今月5日の海外メディア「ヘルス朝鮮」の報道によると、フランは揮発性の高い発がん性物質だ。国際がん研究機関(IARC)が人体への発がん性物質に分類しており、動物実験でもがん発生リスクを高めることが証明された。人体でがんを引き起こすかは確実ではないが、蒸気で吸入すると呼吸器を刺激し、高濃度で露出されると肺水腫を引き起こす可能性がある。長期間にわたり摂取すると腎臓が損傷するリスクもある。

フランは調理する過程でも自然に生成される。特に糖とアミノ酸が高温にさらされると副反応として発生するのだ。しかし、通常の調理では揮発性が高いため空気中に飛散し、問題にはならない。問題は缶詰だ。缶詰は密封状態で加熱製造されるため、フランがそのまま閉じ込められている可能性が高い。
幸いなことに、フランは空気にさらすだけでも減少する。缶詰を開封した後10分放置するだけでフランが揮発するのだ。さらに効果的にフランの危険性を減らすには、缶から食品を別の容器に移し、細かく切るとよい。加熱してもフランの大部分が消失するため、缶詰を温めるのも効果的だ。韓国の研究でも、開封した後の放置や加熱でフラン濃度が減少することが確認されている。
特に乳幼児はフランに注意が必要だ。過去に韓国・東国大学校のイ・グァングン教授チームが韓国で販売されている缶詰、飲料、離乳食など密封した後に加熱する方法で製造される加工食品300種以上を調査した結果、フランを含む製品が見つかった。研究チームは「検出されたフランの量は成人には特に問題はないが、乳幼児や子供には慎重な対応が必要だ」と強調した。離乳食に缶詰を使用する場合は、必ず加熱するか細かく切った後、十分に換気することが望ましい。

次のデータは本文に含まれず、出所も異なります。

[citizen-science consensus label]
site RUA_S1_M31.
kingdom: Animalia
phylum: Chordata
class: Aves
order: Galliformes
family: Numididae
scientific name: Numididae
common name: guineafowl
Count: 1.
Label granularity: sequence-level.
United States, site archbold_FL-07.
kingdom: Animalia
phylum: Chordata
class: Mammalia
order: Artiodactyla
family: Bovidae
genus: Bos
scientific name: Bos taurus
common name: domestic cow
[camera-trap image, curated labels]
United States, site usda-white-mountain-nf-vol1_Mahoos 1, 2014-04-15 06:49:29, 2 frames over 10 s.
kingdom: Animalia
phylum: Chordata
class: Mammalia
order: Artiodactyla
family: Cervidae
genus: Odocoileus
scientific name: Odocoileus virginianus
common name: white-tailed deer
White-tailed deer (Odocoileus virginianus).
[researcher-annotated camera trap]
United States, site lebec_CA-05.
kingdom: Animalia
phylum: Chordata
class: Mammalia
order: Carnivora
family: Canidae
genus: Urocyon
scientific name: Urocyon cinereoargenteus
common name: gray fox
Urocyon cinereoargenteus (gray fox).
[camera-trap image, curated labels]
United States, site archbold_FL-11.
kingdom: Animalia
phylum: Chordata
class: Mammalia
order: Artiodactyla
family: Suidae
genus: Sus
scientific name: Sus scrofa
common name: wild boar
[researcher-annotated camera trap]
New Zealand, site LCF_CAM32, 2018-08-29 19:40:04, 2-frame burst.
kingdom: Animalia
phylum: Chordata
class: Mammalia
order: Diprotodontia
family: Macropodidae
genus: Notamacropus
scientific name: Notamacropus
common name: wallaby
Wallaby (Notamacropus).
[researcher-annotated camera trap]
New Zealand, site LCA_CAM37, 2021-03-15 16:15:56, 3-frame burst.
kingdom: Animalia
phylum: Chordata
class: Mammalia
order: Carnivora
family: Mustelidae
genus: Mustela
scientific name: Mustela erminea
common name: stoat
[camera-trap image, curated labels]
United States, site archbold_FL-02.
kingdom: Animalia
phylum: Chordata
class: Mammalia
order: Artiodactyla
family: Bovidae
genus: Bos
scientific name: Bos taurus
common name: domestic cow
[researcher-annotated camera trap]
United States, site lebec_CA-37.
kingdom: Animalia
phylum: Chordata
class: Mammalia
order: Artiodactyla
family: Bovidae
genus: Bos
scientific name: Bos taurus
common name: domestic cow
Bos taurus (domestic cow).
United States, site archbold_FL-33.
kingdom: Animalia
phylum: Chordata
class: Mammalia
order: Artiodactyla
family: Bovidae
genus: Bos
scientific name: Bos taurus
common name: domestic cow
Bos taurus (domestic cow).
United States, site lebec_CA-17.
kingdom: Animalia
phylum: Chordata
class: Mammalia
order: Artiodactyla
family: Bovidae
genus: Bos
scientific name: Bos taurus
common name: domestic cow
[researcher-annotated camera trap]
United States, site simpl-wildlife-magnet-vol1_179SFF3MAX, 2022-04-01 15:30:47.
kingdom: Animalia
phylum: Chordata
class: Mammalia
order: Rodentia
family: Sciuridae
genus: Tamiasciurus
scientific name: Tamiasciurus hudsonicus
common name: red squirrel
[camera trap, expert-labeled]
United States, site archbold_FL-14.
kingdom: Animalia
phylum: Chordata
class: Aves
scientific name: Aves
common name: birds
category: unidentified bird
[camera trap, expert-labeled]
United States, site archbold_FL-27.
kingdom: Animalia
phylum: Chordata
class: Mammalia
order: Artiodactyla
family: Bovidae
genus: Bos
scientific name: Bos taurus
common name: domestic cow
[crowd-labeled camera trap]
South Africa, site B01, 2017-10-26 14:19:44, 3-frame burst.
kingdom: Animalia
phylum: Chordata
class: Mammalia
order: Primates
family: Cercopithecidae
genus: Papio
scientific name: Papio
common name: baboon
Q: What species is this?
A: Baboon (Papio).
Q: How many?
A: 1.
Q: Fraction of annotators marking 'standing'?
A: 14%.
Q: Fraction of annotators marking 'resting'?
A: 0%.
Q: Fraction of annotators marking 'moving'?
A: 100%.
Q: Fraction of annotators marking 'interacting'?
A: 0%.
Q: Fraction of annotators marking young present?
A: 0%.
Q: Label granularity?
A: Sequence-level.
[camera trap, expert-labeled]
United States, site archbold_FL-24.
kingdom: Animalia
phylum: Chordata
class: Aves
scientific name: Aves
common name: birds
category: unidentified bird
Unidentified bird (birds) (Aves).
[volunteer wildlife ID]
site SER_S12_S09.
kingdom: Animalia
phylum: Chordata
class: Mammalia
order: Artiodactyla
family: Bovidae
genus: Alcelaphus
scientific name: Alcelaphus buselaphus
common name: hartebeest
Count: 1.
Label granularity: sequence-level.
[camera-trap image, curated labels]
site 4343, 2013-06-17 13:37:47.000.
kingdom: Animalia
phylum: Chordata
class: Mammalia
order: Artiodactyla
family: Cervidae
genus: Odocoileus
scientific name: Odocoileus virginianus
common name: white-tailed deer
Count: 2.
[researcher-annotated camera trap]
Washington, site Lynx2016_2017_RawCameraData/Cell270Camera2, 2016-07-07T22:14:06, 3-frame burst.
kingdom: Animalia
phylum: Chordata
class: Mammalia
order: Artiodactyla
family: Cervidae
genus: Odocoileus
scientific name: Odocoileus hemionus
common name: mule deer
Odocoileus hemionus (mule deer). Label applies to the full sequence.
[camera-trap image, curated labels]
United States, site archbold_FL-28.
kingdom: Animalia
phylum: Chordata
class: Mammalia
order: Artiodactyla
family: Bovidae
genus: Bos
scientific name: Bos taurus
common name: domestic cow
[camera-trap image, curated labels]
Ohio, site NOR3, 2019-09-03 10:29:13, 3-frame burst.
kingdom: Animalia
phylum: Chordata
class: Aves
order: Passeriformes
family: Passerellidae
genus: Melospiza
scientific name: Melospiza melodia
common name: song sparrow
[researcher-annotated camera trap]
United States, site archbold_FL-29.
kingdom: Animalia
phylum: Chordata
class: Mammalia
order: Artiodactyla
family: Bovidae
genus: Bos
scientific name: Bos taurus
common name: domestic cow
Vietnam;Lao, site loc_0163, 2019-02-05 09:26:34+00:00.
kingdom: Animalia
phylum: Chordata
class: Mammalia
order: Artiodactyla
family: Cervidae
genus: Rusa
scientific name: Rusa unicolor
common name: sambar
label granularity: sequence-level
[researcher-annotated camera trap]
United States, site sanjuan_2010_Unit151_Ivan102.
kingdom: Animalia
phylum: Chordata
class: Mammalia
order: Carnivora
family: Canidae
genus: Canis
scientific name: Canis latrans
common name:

フランが最も多く検出されたのは肉類の缶詰で、平均32.16ppbだった。続いて離乳食(29.93ppb)、水産物缶詰(29.40ppb)の順だった。以前、韓国の食品医薬品安全処による研究でも同様の結果が出ている。肉類・ツナ・水産物缶詰のフラン含有量が最も高く、野菜類缶詰、穀類・豆類缶詰、果物缶詰の順でフランの量が含まれていることが分かった。